We don’t have all the answers. We are largely a franchise system. What helps us maintain the level of success are our franchisees.

They risk everything to become a Melting Pot franchisee. They are fully invested into this brand and they have great ideas. If we put ourselves on a pedestal and said, ‘We know all,’ we’d never tap into their great ideas. They would become frustrated and we would not thrive.

Ultimately, as a leader, you are responsible for every action, good or bad, within your organization. I draw on the advice of mentors and other business people I respect. But … as a leader, you have to act and make a decision and accept accountability for the result of that decision.

It may be a good decision, and, most often, it is because we have surrounded ourselves with a great team to help us make powerful decisions. But sometimes it’s a bad decision, and you own up and you move on.

Balance life and work.
You work on it every day. It changes in the life stages you go through. I now have teenage children. My balance today that I’m striving for — and I haven’t achieved it — is different than it was when my children were toddlers.

It’s a moving target.
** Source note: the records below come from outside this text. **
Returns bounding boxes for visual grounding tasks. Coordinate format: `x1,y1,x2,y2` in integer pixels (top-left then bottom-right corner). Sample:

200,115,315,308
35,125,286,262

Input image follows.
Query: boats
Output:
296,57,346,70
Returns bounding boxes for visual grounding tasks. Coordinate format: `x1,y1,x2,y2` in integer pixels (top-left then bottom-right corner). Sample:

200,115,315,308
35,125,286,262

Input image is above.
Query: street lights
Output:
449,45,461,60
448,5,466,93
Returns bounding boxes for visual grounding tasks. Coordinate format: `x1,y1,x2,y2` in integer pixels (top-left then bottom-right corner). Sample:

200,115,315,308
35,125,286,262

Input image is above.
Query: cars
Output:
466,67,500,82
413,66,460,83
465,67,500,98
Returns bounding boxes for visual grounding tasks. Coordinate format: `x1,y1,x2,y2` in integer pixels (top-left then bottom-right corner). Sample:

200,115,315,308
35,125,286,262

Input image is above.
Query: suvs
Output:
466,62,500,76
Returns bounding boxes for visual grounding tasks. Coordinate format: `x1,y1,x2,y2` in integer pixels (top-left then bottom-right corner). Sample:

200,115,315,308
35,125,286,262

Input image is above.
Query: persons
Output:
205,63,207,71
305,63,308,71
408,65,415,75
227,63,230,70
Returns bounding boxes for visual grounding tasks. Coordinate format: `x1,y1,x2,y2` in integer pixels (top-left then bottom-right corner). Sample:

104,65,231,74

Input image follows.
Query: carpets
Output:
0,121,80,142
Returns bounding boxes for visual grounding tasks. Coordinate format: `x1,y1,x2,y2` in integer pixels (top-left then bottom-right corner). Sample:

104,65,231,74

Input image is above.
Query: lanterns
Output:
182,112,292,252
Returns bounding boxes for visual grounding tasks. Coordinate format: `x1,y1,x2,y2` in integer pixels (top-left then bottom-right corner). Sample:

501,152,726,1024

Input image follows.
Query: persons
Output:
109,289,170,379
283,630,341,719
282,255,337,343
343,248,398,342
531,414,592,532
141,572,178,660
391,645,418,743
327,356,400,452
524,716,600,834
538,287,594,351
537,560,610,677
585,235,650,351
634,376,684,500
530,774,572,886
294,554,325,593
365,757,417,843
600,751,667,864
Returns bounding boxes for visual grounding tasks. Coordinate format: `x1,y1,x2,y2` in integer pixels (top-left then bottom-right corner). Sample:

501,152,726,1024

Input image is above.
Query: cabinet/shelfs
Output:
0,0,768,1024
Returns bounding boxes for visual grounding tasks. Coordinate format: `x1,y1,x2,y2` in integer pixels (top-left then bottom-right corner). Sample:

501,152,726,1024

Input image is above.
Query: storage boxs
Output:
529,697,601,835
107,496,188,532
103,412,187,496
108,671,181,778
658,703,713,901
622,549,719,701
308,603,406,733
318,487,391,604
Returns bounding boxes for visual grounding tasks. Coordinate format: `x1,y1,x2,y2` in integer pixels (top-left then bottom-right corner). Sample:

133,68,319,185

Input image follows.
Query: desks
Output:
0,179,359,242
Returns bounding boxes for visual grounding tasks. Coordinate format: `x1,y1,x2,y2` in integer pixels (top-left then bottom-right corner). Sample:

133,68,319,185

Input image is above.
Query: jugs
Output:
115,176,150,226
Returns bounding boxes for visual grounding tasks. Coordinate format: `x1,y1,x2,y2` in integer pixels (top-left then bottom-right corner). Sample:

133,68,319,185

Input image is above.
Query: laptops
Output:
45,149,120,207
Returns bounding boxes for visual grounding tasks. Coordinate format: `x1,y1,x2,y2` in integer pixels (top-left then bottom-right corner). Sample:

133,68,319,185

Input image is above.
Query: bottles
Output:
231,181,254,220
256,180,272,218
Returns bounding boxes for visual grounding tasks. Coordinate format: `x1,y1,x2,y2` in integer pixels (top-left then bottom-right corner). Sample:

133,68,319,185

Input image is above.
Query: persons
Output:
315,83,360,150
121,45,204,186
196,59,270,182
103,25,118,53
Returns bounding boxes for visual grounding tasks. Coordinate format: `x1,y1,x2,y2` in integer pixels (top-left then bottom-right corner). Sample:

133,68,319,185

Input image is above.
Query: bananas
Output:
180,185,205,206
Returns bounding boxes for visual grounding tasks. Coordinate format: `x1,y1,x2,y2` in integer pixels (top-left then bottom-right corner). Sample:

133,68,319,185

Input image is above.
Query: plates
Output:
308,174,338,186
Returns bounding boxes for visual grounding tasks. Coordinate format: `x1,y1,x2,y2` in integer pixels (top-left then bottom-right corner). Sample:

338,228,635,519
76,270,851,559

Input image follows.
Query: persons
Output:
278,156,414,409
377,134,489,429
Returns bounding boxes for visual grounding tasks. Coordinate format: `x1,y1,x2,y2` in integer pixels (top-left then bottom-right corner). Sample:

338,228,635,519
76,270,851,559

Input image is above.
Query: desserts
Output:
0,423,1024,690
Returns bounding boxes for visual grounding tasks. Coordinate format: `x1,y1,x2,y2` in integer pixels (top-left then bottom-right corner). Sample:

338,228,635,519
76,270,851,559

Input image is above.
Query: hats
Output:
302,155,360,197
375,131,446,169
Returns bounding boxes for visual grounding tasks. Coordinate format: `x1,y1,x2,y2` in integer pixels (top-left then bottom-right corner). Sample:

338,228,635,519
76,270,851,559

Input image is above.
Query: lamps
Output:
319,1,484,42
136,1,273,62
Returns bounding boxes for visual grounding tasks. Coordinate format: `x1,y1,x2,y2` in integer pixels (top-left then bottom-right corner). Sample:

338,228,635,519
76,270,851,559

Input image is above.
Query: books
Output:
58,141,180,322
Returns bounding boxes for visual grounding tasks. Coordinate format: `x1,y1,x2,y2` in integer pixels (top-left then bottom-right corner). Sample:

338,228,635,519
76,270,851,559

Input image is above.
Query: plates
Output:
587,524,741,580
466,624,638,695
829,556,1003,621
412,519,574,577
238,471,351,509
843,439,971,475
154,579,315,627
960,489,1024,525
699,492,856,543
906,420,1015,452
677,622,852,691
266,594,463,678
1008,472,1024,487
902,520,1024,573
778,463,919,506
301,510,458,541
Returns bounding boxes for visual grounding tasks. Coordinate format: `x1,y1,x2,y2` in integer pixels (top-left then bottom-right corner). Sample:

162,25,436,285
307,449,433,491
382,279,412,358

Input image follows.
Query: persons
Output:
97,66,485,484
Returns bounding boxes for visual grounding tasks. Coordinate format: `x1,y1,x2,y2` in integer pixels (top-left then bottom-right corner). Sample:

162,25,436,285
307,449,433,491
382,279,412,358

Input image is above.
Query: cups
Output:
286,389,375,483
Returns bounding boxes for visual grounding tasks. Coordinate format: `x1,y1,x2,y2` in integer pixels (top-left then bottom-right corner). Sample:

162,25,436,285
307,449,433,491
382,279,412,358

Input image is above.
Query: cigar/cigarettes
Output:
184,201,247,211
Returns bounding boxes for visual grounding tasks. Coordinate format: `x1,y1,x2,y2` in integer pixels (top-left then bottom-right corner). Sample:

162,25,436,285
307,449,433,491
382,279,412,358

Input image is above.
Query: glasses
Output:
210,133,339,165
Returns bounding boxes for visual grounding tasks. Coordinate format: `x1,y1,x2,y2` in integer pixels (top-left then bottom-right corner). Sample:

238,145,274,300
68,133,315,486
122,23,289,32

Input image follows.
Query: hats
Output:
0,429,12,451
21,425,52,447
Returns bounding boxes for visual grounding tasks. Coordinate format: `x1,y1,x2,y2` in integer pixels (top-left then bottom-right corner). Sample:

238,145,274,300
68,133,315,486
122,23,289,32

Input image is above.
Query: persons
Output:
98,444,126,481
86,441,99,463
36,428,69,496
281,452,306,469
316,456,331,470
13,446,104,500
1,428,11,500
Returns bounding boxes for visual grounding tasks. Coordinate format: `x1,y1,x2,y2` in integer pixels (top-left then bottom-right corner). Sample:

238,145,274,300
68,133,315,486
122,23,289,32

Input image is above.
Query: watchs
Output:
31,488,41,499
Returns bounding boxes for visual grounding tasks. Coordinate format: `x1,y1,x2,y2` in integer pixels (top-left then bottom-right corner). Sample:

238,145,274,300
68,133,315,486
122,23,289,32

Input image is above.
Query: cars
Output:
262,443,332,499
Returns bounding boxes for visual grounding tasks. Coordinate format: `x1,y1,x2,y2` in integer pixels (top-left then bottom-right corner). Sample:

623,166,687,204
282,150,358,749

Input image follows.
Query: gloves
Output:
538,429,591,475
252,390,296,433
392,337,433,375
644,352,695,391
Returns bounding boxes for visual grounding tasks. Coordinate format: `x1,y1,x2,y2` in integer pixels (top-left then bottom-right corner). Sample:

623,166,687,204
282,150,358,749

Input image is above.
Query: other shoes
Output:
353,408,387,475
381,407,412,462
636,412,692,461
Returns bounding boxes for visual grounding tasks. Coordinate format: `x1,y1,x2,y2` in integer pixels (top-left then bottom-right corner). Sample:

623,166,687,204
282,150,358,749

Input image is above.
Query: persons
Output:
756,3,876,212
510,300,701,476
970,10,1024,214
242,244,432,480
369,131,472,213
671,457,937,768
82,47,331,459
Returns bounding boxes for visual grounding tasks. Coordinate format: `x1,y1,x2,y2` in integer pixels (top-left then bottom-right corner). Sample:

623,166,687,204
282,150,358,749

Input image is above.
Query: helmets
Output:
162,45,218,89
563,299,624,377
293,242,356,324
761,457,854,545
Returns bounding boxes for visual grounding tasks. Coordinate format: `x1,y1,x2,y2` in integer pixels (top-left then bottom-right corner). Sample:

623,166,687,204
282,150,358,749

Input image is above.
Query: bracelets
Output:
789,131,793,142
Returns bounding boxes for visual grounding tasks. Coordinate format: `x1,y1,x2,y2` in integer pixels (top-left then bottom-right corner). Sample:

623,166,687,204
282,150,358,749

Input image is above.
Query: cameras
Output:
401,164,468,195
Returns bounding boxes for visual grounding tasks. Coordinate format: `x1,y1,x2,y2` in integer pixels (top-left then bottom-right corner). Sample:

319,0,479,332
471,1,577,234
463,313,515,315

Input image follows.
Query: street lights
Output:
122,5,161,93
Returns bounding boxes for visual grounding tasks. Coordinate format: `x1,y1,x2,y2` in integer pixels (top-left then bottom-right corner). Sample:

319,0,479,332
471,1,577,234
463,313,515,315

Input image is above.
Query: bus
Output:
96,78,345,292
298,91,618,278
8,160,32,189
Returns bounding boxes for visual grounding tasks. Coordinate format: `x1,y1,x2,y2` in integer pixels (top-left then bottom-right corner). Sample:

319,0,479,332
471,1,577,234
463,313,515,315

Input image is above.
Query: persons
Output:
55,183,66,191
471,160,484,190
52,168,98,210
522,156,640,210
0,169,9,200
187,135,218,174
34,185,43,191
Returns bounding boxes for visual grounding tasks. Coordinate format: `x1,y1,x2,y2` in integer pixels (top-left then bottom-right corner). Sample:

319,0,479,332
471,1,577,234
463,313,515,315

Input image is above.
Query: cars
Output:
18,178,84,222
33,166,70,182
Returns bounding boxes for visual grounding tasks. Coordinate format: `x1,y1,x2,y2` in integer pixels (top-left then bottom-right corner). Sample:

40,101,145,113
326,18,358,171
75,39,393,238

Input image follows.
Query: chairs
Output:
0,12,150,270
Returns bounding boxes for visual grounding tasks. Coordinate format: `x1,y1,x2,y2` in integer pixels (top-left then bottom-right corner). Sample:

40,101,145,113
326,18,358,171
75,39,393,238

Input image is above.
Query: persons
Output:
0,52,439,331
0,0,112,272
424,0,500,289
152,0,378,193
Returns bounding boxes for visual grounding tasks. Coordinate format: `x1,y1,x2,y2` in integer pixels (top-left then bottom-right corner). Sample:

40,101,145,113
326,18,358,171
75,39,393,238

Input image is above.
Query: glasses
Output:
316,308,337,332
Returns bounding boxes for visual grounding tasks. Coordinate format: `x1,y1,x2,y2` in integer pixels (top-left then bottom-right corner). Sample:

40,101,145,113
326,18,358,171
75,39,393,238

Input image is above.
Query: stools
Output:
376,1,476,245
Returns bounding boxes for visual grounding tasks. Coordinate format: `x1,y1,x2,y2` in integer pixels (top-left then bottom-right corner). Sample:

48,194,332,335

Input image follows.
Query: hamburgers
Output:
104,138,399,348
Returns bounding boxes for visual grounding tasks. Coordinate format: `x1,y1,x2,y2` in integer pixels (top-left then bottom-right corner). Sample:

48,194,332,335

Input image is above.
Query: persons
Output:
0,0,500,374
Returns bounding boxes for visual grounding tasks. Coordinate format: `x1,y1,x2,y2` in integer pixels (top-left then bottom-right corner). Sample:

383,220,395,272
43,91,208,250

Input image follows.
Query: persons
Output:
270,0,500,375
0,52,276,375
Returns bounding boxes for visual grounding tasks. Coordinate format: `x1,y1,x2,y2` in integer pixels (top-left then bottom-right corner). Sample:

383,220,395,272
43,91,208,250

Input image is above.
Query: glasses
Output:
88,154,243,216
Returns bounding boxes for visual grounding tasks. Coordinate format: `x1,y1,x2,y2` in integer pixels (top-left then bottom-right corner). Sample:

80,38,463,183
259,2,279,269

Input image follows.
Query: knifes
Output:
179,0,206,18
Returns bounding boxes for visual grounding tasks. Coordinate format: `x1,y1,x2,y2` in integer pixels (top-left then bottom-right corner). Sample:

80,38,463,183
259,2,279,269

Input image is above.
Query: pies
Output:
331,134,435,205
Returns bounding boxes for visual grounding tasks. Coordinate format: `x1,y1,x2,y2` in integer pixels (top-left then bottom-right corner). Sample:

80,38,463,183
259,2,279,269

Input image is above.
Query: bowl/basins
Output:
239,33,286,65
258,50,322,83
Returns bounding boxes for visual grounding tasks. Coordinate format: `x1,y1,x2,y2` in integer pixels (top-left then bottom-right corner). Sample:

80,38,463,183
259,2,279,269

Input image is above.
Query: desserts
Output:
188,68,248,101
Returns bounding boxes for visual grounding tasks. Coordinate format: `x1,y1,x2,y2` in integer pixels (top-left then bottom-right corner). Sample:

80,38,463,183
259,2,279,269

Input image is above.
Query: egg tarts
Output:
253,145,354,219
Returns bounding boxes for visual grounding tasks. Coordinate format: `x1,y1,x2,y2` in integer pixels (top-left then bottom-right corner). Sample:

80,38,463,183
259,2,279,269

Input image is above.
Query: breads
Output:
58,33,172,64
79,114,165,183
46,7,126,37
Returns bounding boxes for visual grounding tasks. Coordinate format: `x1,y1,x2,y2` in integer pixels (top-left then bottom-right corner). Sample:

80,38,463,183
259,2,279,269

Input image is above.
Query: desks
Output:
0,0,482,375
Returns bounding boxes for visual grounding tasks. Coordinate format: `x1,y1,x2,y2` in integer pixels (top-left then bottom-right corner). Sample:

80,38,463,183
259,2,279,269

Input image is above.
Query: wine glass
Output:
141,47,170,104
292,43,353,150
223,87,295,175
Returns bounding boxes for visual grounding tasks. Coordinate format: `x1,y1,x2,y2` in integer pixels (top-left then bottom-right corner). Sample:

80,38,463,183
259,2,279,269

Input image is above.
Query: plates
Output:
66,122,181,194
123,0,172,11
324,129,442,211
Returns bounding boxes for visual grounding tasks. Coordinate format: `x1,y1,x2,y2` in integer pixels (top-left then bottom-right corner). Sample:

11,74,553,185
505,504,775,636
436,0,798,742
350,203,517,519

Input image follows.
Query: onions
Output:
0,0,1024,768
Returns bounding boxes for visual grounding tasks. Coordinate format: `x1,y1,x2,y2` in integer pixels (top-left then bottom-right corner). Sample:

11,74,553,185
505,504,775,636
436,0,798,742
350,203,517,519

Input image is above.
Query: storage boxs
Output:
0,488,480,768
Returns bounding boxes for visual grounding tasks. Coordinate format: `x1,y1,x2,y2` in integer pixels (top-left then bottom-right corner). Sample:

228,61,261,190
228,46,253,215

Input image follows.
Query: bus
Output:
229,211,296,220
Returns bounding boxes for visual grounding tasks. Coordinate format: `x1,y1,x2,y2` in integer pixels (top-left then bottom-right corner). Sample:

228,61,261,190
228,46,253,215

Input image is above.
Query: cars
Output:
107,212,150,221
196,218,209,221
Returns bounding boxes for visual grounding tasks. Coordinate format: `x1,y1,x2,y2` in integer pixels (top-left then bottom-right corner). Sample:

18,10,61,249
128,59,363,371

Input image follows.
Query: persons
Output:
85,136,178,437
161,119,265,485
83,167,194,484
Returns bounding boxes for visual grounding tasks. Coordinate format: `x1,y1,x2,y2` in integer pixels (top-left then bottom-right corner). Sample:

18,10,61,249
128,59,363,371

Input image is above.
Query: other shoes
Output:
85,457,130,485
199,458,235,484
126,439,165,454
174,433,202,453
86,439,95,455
You want to feel like you’ve almost gotten there all the time, but you don’t want to feel like it’s unattainable or too far from your grasp. You can’t feel that way. You won’t have any passion for your work if you feel that way.

What are you doing it for? The reason anyone wants to grow a biz is to help them meet personal financial goals and meet personal objectives for flexibility in their life.

Grow slowly and carefully.
Be conservative to your approach. Don’t over-leverage or borrow, borrow, borrow and hope the plan keeps the game going.

We didn’t grow explosively at first. This is our 21st year. In the first 10 years, we grew from five restaurants to about 16. The next 10, we grew from 16 to 107. The first decade was, quite frankly, a little bit scary. We still had a lot of struggles and, basically, we had to do everything ourselves.

We had no reputation. No one would loan us money, so we had to self-fund everything we were doing. If we would have tried to grow as rapidly as we did in our second 10 years, in our first 10 years, we would have been buried by it.

It’s rare there’s a business story about a company that started from Day One and was met immediately with success. There will be struggle. Be prepared for it, and don’t be discouraged when it happens.